> **ASSIGNED TASK**:
For this task, output exactly the lines of the material below starting at the line with "Социалните права и" and ending at the line with "BestValue IWC Watches 185673"; pictures are to be excluded.

> **DATA**:
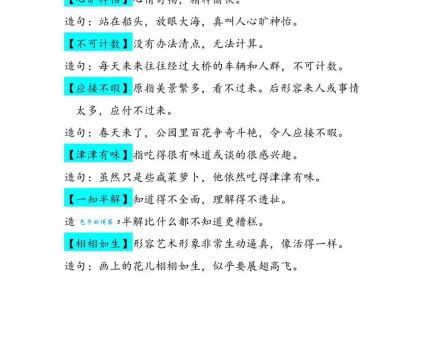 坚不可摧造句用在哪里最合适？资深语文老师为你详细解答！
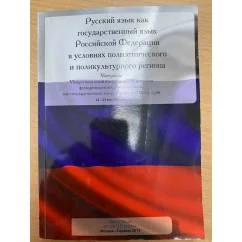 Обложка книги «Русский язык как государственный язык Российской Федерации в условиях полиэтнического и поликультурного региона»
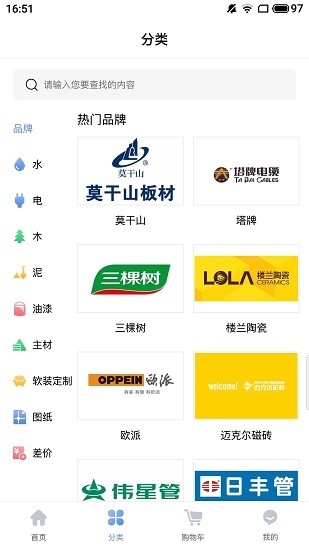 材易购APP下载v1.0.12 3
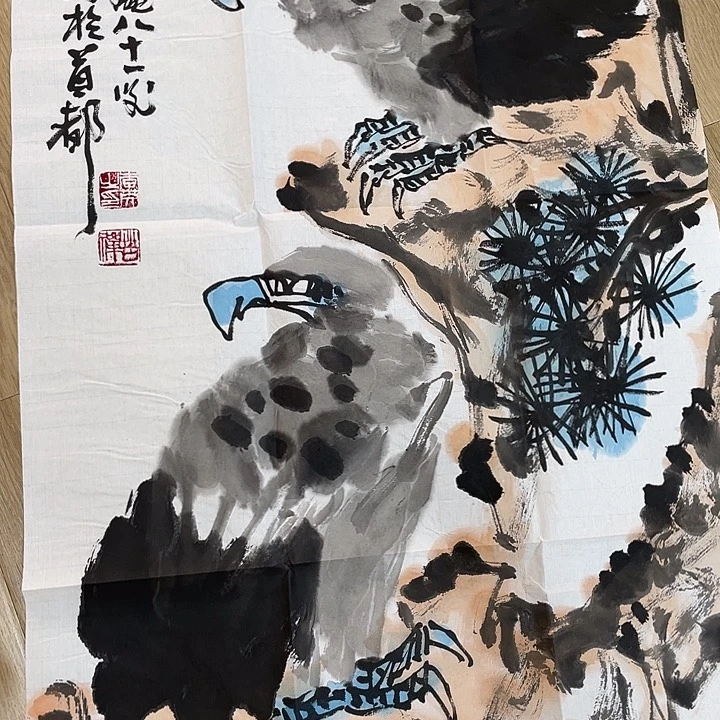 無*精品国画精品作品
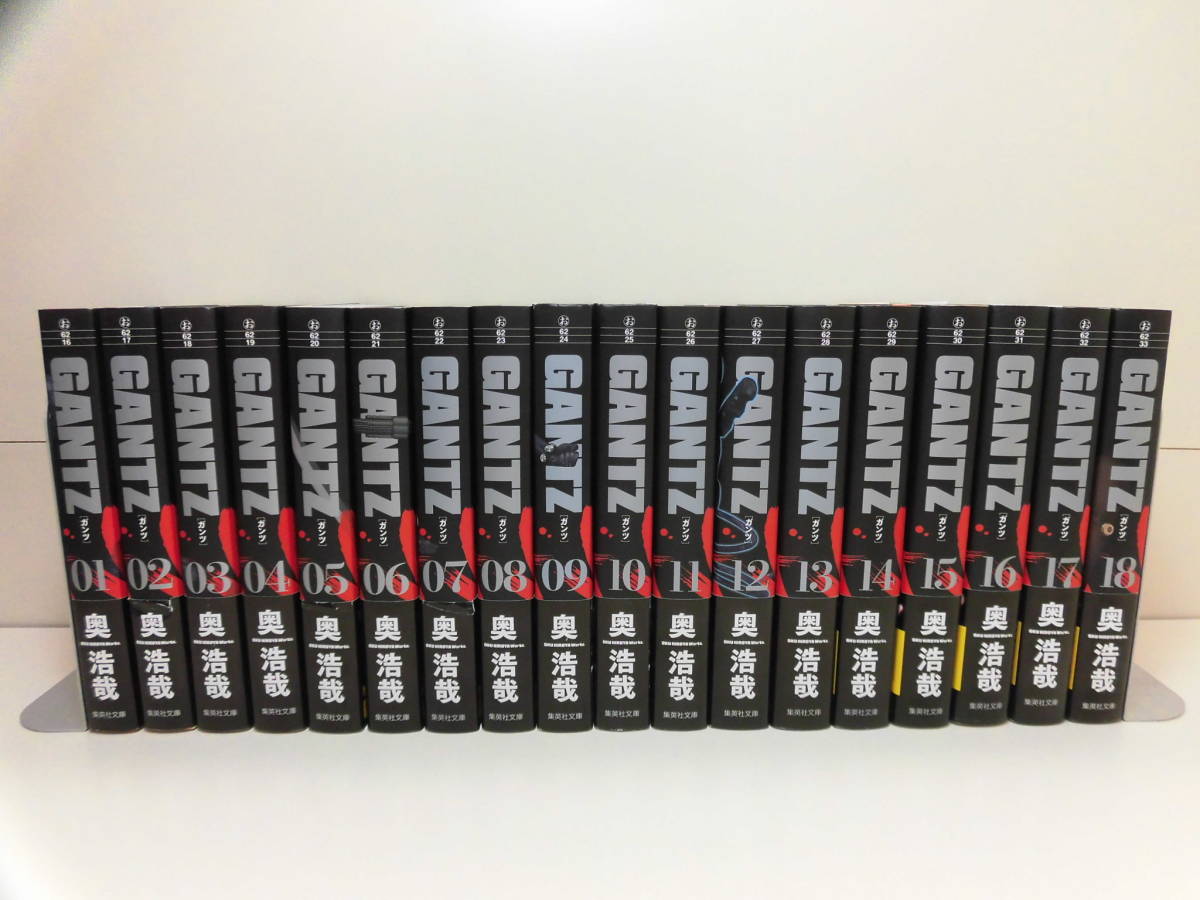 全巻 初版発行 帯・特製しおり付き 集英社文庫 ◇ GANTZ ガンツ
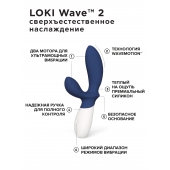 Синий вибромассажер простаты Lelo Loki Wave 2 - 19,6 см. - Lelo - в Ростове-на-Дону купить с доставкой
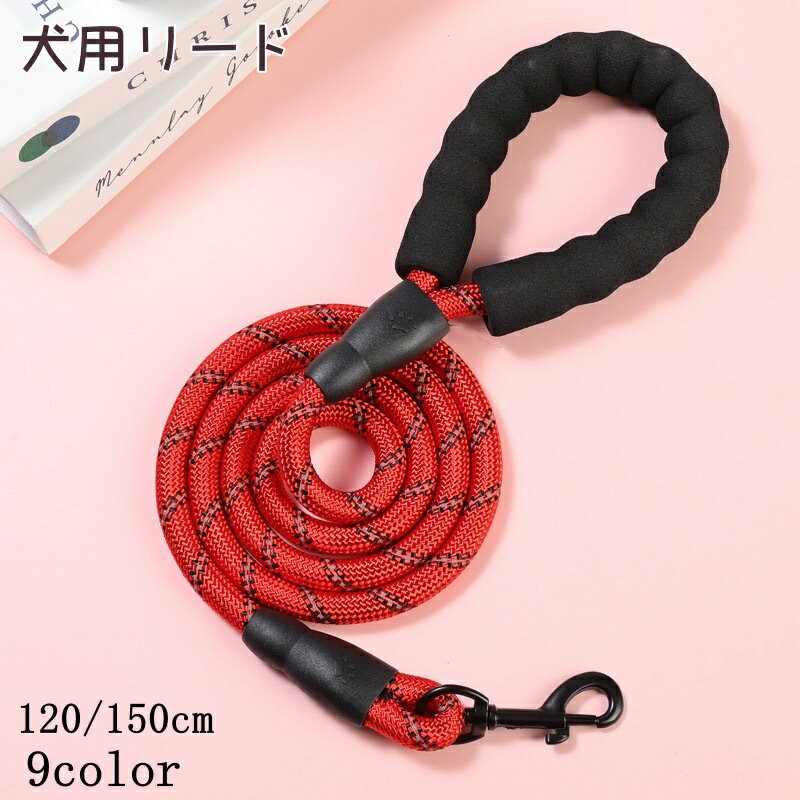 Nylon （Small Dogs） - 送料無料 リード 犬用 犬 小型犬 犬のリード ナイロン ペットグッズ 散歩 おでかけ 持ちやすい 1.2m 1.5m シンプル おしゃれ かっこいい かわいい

---

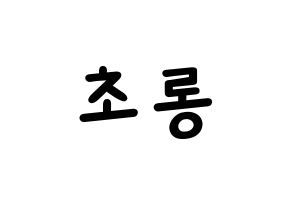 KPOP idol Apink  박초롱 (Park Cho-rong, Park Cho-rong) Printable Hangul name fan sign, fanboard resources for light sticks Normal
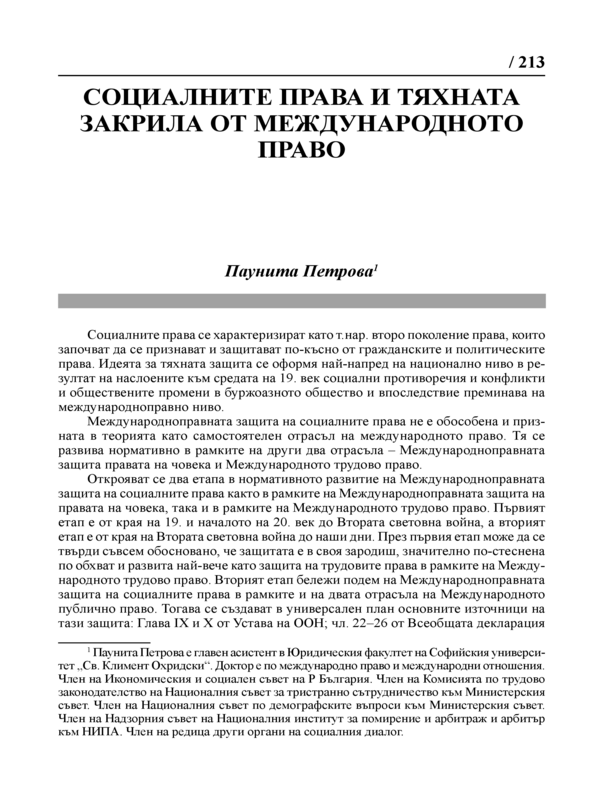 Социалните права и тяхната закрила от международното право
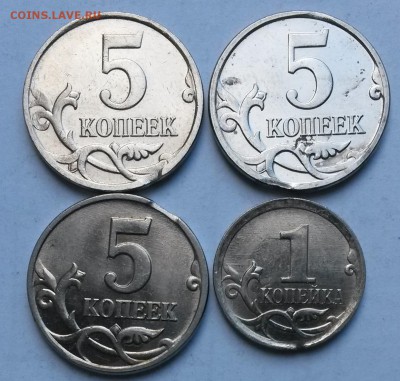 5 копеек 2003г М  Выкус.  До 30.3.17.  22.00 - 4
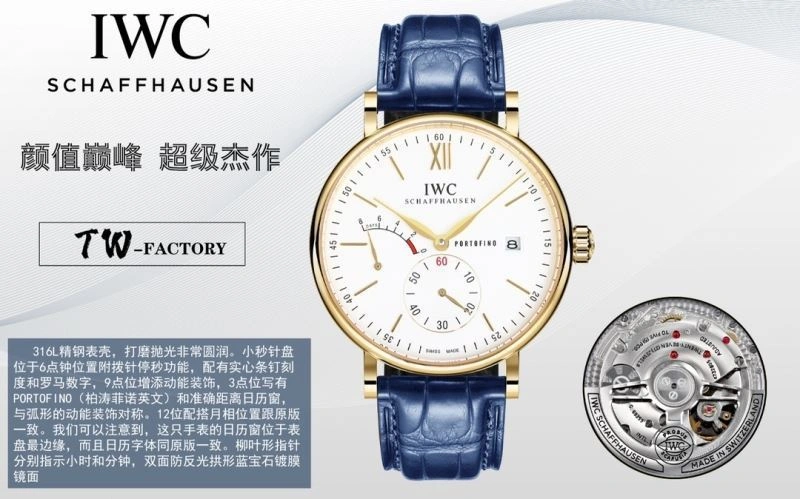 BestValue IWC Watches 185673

==

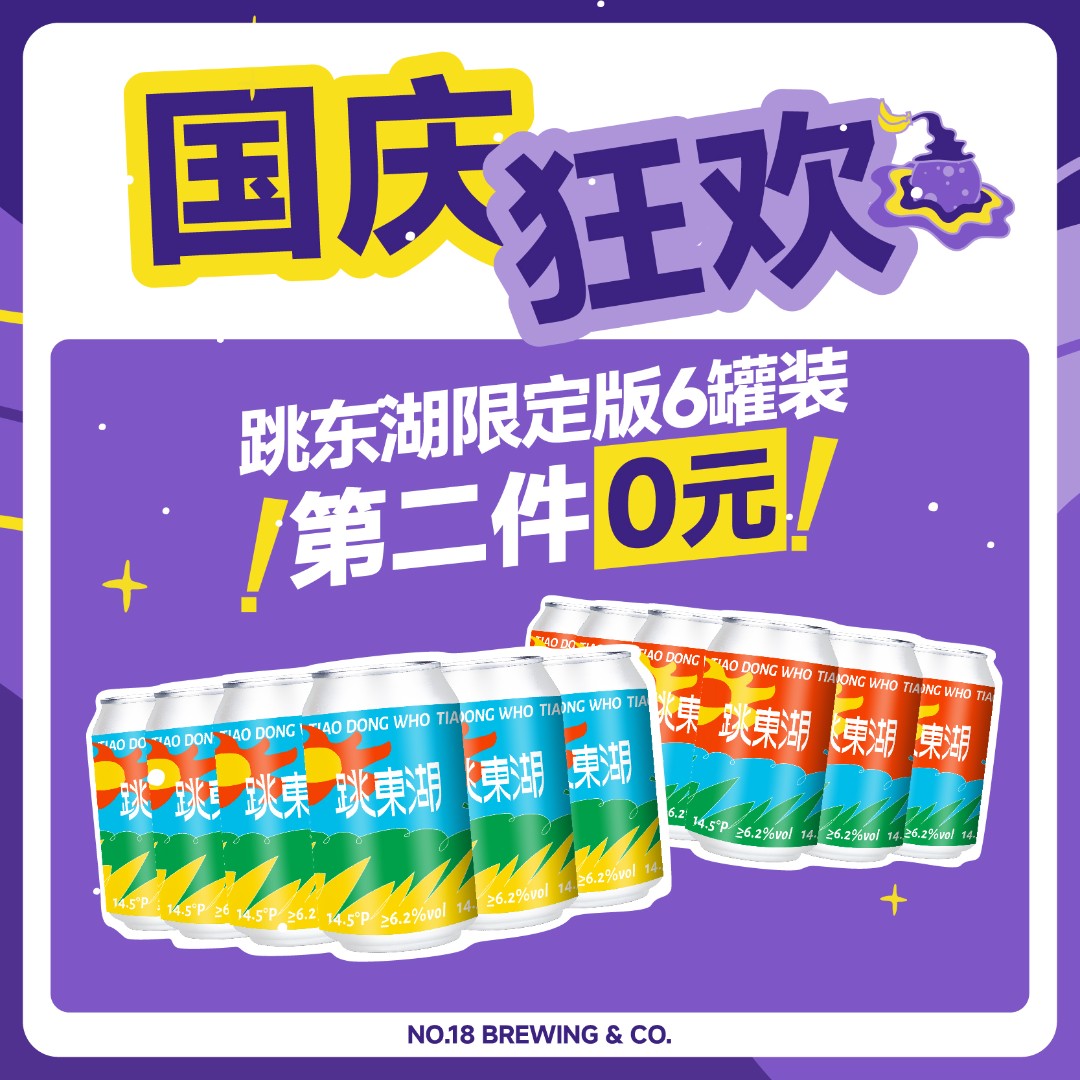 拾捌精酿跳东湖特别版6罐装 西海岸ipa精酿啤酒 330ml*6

> **RESPONSE TO THE EXERCISE**:
 Социалните права и тяхната закрила от международното право
 5 копеек 2003г М  Выкус.  До 30.3.17.  22.00 - 4
 BestValue IWC Watches 185673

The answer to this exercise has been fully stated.